Even before you write, you need to consider your audience. The audience for most graduate students will be an instructor, who is presumably quite knowledgeable about the assigned writing topic and will have expectations with which you need to be familiar. Other possible audiences include advisors, thesis committees, and those who will review research you may want to present at a conference or publish in a paper. Your understanding of your audience will affect the content of your writing. (p. 4)

This understanding of the audience will indeed affect the content of our students’ writing and it is precisely this, not the five-paragraph form, that makes Caplan yawn at the prospect of reading another set of student essays. While the actual reader of a school assignment is, of course, usually the instructor, and while a paper does need to satisfy its reviewers before it is published, the implied reader is always an intellectual equal, a knowledgeable peer. The instructor is not expecting to be impressed with the depth of the student’s understanding of the material (but is, of course, happy to be surprised); the grade is given on the basis of how well the student engages with the material at the level set by the class. The peer reviewer, likewise, is always reading the paper on behalf of the disciplinary community that the writer is presumably a part of. In other words, Swales and Feak simply get the audience of academic writing wrong.

This has far-reaching consequences.

Audience, purpose, and strategy are typically interconnected. If the audience knows less than the writer, the writer’s purpose is often instructional (as in a textbook). If the audience knows more than the writer, the writer’s purpose is usually to display familiarity, expertise, and intelligence. The latter is a common situation for the graduate student writer. (p. 6)

In actual fact, the latter is a common misconception about academic writing, one that is perhaps understandable among undergraduates (though still wrong) but absolutely in need of being abandoned by graduate students. They must feel like their purpose is, not to show the teacher that they are smart, but to open their thinking to criticism from people who are qualified to tell them they are wrong. If they are to “display” anything it is their awareness of possible sources of error in their thinking and their willingness to stand corrected if they’ve made a mistake. The common situation of the scholar (and that is what a student is trying to become) is where the audience knows about as much as the writer on the subject at hand. The business of scholarship is to expose ideas to criticism.

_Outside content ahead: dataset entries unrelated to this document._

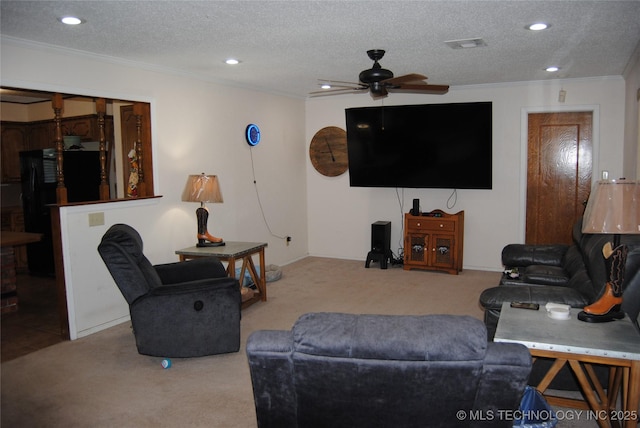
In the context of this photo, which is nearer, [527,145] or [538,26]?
[538,26]

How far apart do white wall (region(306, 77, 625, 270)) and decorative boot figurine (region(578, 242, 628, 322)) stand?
3903 millimetres

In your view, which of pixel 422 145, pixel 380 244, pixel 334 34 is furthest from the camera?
pixel 380 244

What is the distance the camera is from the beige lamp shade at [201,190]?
4844 millimetres

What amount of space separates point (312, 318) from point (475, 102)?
16.6ft

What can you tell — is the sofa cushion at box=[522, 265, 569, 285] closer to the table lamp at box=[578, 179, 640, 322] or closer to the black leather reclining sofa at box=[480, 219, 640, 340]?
the black leather reclining sofa at box=[480, 219, 640, 340]

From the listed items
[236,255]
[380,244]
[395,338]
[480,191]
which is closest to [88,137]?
[236,255]

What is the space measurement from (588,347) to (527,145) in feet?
14.9

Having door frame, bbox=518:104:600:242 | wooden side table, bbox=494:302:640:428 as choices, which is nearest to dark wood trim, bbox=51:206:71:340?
wooden side table, bbox=494:302:640:428

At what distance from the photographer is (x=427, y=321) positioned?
1.75 meters

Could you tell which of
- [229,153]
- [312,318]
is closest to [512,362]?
[312,318]

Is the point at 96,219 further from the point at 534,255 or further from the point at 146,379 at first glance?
the point at 534,255

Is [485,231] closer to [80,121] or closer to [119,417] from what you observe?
[119,417]

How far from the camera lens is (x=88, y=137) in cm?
651

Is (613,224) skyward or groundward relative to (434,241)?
skyward
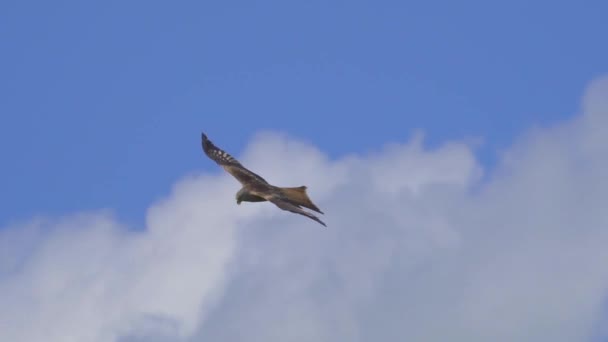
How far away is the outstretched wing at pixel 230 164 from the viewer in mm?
51781

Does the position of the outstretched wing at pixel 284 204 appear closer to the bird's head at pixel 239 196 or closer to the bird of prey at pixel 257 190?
the bird of prey at pixel 257 190

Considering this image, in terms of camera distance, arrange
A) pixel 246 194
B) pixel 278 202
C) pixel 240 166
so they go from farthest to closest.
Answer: pixel 240 166 < pixel 246 194 < pixel 278 202

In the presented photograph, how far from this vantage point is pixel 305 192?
4675cm

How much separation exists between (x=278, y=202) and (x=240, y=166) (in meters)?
8.68

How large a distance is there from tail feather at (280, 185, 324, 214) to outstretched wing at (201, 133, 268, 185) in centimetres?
363

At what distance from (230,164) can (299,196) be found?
8.97 meters

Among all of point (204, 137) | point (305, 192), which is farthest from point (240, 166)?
point (305, 192)

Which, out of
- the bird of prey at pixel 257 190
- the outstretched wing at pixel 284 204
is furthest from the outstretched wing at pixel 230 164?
the outstretched wing at pixel 284 204

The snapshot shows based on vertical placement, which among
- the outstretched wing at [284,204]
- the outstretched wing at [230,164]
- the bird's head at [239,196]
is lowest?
the outstretched wing at [284,204]

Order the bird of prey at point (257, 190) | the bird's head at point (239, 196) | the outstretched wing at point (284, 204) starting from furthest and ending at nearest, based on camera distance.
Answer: the bird's head at point (239, 196)
the bird of prey at point (257, 190)
the outstretched wing at point (284, 204)

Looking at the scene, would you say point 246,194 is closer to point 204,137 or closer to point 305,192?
point 305,192

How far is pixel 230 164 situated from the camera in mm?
54938

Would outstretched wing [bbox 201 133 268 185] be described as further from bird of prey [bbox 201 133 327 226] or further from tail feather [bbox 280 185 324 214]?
tail feather [bbox 280 185 324 214]

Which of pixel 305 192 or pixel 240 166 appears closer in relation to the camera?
pixel 305 192
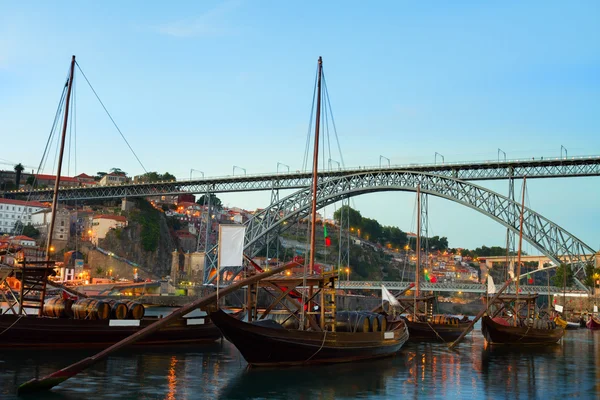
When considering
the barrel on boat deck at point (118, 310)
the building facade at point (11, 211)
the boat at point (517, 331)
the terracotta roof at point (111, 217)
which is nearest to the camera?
the barrel on boat deck at point (118, 310)

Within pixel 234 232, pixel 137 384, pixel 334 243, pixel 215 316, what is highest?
pixel 334 243

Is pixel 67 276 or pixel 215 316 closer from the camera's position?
pixel 215 316

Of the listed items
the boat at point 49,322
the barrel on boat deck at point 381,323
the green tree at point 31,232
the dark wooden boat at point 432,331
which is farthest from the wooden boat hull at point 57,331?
the green tree at point 31,232

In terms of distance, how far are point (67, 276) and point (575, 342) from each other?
72.4 meters

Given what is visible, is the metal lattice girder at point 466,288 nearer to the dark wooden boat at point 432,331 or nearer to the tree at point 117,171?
the dark wooden boat at point 432,331

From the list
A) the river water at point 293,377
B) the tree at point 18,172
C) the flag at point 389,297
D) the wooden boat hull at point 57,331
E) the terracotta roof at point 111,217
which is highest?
the tree at point 18,172

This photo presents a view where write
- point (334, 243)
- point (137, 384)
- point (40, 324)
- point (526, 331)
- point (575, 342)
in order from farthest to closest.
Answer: point (334, 243), point (575, 342), point (526, 331), point (40, 324), point (137, 384)

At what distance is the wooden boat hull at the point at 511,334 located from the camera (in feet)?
132

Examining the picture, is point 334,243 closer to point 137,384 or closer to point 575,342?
point 575,342

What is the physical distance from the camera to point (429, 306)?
49188 millimetres

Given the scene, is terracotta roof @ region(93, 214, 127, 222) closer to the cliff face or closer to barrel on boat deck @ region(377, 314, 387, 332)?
the cliff face

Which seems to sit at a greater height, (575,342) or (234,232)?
(234,232)

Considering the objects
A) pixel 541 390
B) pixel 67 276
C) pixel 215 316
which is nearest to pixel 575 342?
pixel 541 390

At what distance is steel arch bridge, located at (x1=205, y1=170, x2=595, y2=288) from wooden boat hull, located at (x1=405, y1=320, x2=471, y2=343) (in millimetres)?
20429
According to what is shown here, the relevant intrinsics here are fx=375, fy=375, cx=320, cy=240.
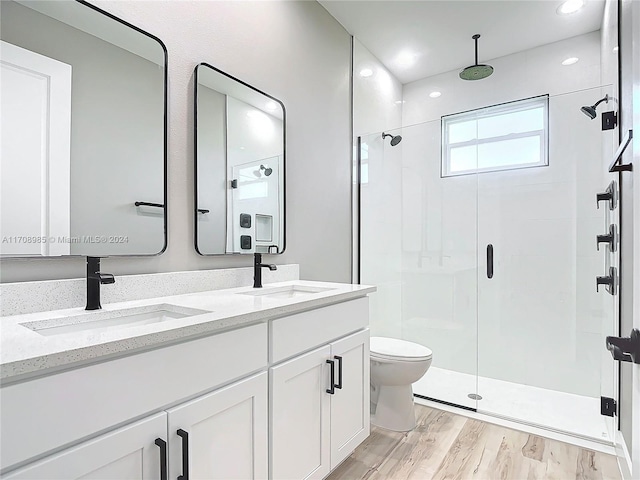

I can see that I have my work cut out for me. But I think my plan still holds: I’m going to work through each of Caplan’s “makeovers” and show that the introduction of “genre” considerations really just affords us an opportunity to return what a rather reductive understanding of “essay” removed from the more familiar school assignment, namely, the situation, audience, purpose, and meaning of traditional scholarship, ordinary academic work. With those things firmly in mind, the five-paragraph essay offers a rich, if of course limited, opportunity for experimentation.